Aku tertawa lepas. Orang macam apa aku ini? Aku menertawakan kebodohanku
sendiri sekaligus merayakan kebebasanku karena semua keperluan logistik telah
terpenuhi. Aku tinggal pulang dan istirahat, menjaga kondisi fisikku agar tetap
fit karena besok pukul 6 panitia harus briefing. Namun lelah dan stres berat
yang melandaku telah menahanku pulang, aku rasa tidak ada salahnya menikmati
sendiri malam Minggu di tengah kota. Aku duduk di atas tembok kecil di pinggir
trotoar.
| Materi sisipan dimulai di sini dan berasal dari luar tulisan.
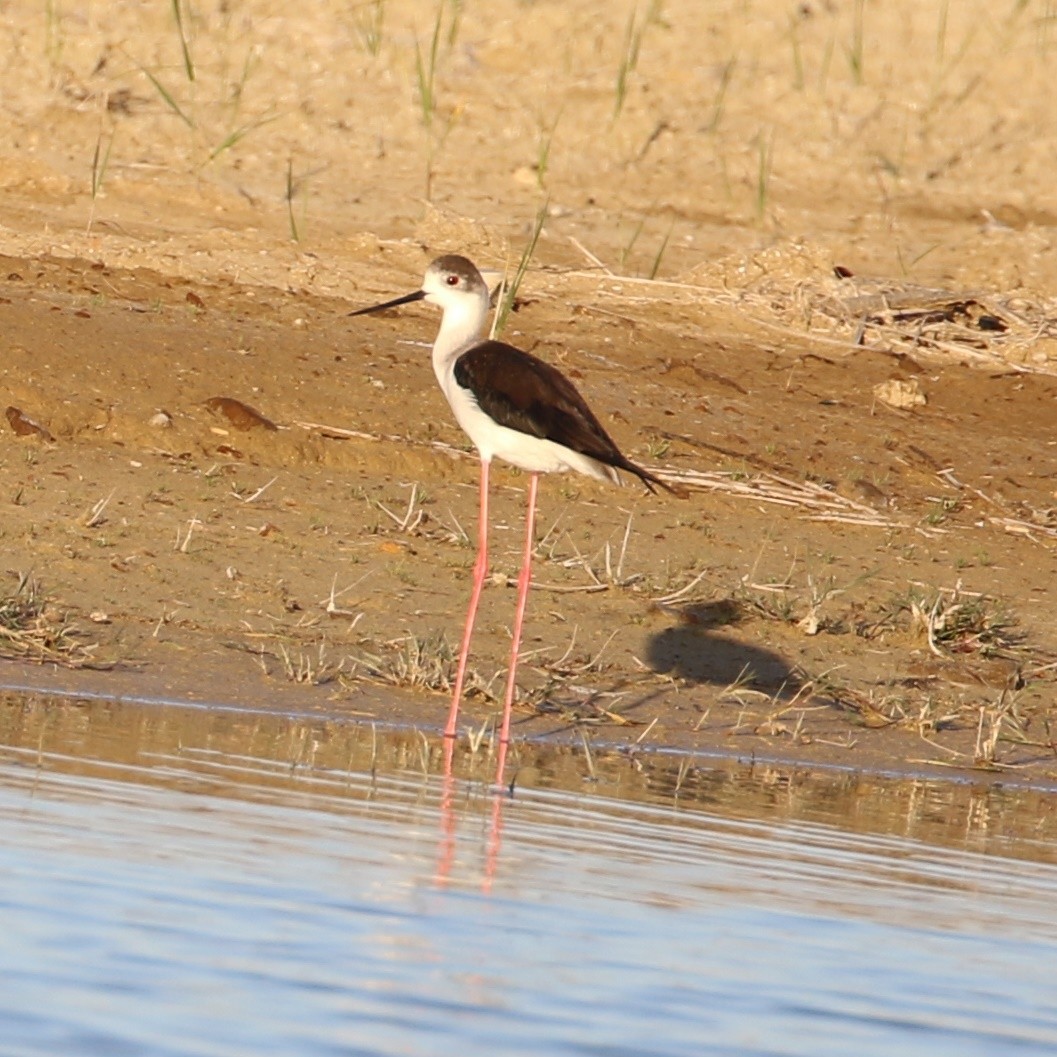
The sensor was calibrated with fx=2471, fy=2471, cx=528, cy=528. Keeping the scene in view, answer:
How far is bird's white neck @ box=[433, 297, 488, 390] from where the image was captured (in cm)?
785

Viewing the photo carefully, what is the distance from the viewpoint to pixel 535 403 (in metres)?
7.24

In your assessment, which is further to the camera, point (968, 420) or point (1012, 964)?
point (968, 420)

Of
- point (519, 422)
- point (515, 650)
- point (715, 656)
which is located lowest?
point (515, 650)

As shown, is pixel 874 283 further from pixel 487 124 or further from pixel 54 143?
pixel 54 143

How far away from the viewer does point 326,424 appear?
9703 millimetres

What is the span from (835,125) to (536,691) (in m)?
10.2

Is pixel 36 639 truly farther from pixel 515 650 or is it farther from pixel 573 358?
pixel 573 358

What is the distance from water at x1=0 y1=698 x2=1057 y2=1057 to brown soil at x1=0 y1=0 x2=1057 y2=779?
133 cm

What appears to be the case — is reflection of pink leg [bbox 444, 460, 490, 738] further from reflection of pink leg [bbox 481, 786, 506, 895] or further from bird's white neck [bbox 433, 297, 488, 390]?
reflection of pink leg [bbox 481, 786, 506, 895]

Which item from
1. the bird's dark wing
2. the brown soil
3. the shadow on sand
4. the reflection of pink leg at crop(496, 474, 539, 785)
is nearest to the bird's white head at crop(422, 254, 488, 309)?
the bird's dark wing

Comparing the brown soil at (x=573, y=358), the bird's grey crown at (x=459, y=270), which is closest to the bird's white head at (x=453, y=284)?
the bird's grey crown at (x=459, y=270)

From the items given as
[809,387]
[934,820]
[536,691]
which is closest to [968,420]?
[809,387]

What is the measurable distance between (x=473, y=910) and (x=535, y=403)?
344 cm

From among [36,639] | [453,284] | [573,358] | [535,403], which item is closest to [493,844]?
[36,639]
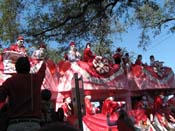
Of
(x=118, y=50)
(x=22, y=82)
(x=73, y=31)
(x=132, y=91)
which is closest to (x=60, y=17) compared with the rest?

Aku meluruskan kedua kakiku dan merasakan betapa pegalnya otot
betisku, aku melepaskan ranselku dan merasakan pula betapa pegalnya kedua
pundakku. Aku memperhatikan semua mobil-mobil mewah yang merayap di tengah
kemacetan. Betapa iri aku pada keluarga-keluarga yang tengah berkumpul di
dalamnya. Aku rindu keluargaku, andai di antara mobil-mobil ini ada mobil
kijang hijau jadul berhenti di depanku, dan dari dalamnya keluar orang tua,
adik, dan nenekku, lalu mengajakku masuk dan pergi dari sini. Hahahaha,
khayalan tingkat tinggi. Aku pun menengok ke arah sebuah tempat makan yang
merupakan tempat nongkrong anak muda Bandung apalagi di malam Minggu seperti
ini. Mereka rata-rata berpasangan, jarang yang dengan teman se-gank-nya.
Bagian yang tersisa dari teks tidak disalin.